Fix: headings containing Markdown links or images now slug like GitHub. Folding READMEs surfaced that the heading→anchor path decoded HTML entities (0.1.3) but not Markdown: a link [Configuration](#config) leaked its URL into the slug, and a badge [![NPM version][img]][url] leaked its alt text and refs. The builder now reduces a heading to the text GitHub slugs against — drops images, links→text, unwraps inline code — before slugging, and (matching github-slugger) no longer trims edge whitespace, so a heading ending in a badge like # tool [![badge]…] anchors as tool-, not tool. Inline code, * / ~ emphasis, and snake_case already slugged correctly and are untouched. Verified live against rendered READMEs (wiki-search 5/5, node-re2 23/23 anchors). Output stays deterministic and wiki-only indices are byte-identical, so the committed-index git diff --exit-code staleness gate still holds.

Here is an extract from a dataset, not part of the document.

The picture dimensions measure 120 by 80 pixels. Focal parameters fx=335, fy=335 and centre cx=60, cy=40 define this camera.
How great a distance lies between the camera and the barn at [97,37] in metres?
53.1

Fix: HTML entities are now decoded in headings, not just body text. 0.1.1 decoded entities only while reducing Markdown to searchable text (toPlainText); the heading, title, and derived anchor paths still passed entities through verbatim. So a heading written with entities — e.g. ## 4.2.2 — 2026-05-29 — produced the junk anchor #422-mdash-2026-05-29 instead of GitHub's real #422--2026-05-29 (GitHub renders the entity to —, drops it, and the two flanking spaces collapse to --). That is a navigation-correctness bug: a result for such a section linked to the page top instead of the heading, and the displayed section title showed the literal —. The builder now runs one shared entity-decode step ahead of both github-slugger and the stored display text, so anchors and titles match GitHub. Verified live against the rendered wiki anchors (id="user-content-…"). As in 0.1.1, literal-Unicode wikis are byte-identical; only entity-using wikis change, and output stays deterministic so the committed-index git diff --exit-code staleness gate still holds.
Set the published CLI bin's execute bit. builder/wiki-index.mjs is now tracked in git as 100755 rather than 100644 — tidy packaging hygiene. This does not fix a real bug: npm chmods bin targets executable on install, so the prior 0o644 mode did not actually break npx wiki-search-index or global installs. (The "command not found" seen while testing was a cwd/version collision — running npx wiki-search-index from inside the package's own repo resolves the command to the local checkout, which has no installed .bin — not the file mode.) No code change; the 0.1.1 entity-decoding behavior is unchanged.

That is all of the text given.